-------- Task inputs --------

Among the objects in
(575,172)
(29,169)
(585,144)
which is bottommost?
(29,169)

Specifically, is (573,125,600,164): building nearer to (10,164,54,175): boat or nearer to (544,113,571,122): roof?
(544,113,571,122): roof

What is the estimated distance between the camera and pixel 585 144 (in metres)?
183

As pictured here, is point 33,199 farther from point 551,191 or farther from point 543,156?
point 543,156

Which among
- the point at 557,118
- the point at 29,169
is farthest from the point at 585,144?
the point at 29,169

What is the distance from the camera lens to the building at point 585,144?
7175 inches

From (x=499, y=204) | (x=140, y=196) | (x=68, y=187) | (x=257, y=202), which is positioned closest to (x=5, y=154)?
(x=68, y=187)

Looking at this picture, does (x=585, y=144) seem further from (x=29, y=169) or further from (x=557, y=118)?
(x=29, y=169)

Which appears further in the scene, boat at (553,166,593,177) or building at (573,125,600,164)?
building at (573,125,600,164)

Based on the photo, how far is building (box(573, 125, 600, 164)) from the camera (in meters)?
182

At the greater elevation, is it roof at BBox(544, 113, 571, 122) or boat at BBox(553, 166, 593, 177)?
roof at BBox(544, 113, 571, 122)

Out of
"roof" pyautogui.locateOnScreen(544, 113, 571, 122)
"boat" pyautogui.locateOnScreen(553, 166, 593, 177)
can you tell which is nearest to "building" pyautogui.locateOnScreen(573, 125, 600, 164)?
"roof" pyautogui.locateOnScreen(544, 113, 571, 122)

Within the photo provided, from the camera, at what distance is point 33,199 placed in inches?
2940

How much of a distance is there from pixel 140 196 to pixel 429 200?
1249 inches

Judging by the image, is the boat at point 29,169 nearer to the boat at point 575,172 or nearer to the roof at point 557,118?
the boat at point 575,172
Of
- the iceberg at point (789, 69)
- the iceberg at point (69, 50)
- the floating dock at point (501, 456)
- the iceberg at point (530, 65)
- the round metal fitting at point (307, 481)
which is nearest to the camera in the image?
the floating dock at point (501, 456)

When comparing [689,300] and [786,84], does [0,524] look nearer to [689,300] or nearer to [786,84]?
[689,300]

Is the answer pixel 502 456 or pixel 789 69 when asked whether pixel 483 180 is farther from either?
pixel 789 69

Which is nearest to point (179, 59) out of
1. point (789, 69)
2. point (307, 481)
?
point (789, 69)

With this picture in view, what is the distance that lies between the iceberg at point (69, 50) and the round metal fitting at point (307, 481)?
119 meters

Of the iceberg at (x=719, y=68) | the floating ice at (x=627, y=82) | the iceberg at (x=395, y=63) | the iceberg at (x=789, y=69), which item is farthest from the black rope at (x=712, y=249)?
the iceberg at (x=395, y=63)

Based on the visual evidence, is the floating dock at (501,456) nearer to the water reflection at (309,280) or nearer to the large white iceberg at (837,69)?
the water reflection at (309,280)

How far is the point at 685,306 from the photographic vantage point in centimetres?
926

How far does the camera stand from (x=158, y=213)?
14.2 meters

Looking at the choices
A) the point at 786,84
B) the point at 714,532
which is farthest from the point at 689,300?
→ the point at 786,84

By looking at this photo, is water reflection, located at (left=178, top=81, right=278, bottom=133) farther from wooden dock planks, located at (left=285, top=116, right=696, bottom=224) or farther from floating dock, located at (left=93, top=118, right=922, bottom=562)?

--------

• What you need to do:
Copy every one of the entries above word for word, keeping each line as it appears.

• Task output:
Among the objects in
(575,172)
(29,169)
(585,144)
which is bottommost?
(29,169)

Specifically, is (573,125,600,164): building nearer to (10,164,54,175): boat or nearer to (544,113,571,122): roof?
(544,113,571,122): roof

What is the estimated distance between the camera and pixel 585 144 (in metres)?
183

As pictured here, is point 33,199 farther from point 551,191 or farther from point 543,156?
point 543,156

Which among
- the point at 557,118
- the point at 29,169
is farthest from the point at 585,144?
the point at 29,169

What is the distance from the camera lens to the building at point 585,144?
7175 inches

From (x=499, y=204) | (x=140, y=196) | (x=68, y=187) | (x=257, y=202), which is positioned closest to (x=5, y=154)?
(x=68, y=187)

Looking at this picture, does (x=585, y=144) seem further from (x=29, y=169) or further from (x=557, y=118)?
(x=29, y=169)

Which appears further in the scene, boat at (553,166,593,177) or building at (573,125,600,164)?
building at (573,125,600,164)

Based on the photo, how far is building (box(573, 125, 600, 164)) from the camera (in meters)?
182

At the greater elevation, is it roof at BBox(544, 113, 571, 122) or boat at BBox(553, 166, 593, 177)?
roof at BBox(544, 113, 571, 122)

Out of
"roof" pyautogui.locateOnScreen(544, 113, 571, 122)
"boat" pyautogui.locateOnScreen(553, 166, 593, 177)
can you tell which is nearest to "building" pyautogui.locateOnScreen(573, 125, 600, 164)?
"roof" pyautogui.locateOnScreen(544, 113, 571, 122)

Within the photo provided, from the camera, at what distance is point 33,199 placed in inches?
2940

How much of a distance is there from pixel 140 196 to pixel 429 200?
1249 inches

Judging by the image, is the boat at point 29,169 nearer to the boat at point 575,172 or nearer to the roof at point 557,118?
the boat at point 575,172
Of
- the iceberg at point (789, 69)
- the iceberg at point (69, 50)
- the floating dock at point (501, 456)
- the iceberg at point (530, 65)
- the round metal fitting at point (307, 481)
which is nearest to the camera in the image?
the floating dock at point (501, 456)

When comparing [689,300] and [786,84], does [0,524] look nearer to [689,300] or nearer to [786,84]?
[689,300]

Is the answer pixel 502 456 or pixel 789 69 when asked whether pixel 483 180 is farther from either?
pixel 789 69

Which is nearest to point (179, 59) out of
1. point (789, 69)
2. point (307, 481)
?
point (789, 69)

With this picture in view, what is the distance that lies between the iceberg at point (69, 50) and the round metal fitting at point (307, 481)?
119 meters

Of the iceberg at (x=719, y=68) | the floating ice at (x=627, y=82) | the iceberg at (x=395, y=63) | the iceberg at (x=789, y=69), which item is farthest from the black rope at (x=712, y=249)?
the iceberg at (x=395, y=63)

Based on the visual evidence, is the floating dock at (501,456) nearer to the water reflection at (309,280) or nearer to the large white iceberg at (837,69)?
the water reflection at (309,280)

How far is the point at 685,306 from the photographic vantage point in centimetres?
926

How far does the camera stand from (x=158, y=213)?
14.2 meters

Looking at the choices
A) the point at 786,84
B) the point at 714,532
which is farthest from the point at 689,300?
→ the point at 786,84

By looking at this photo, is water reflection, located at (left=178, top=81, right=278, bottom=133) farther from wooden dock planks, located at (left=285, top=116, right=696, bottom=224) or farther from floating dock, located at (left=93, top=118, right=922, bottom=562)?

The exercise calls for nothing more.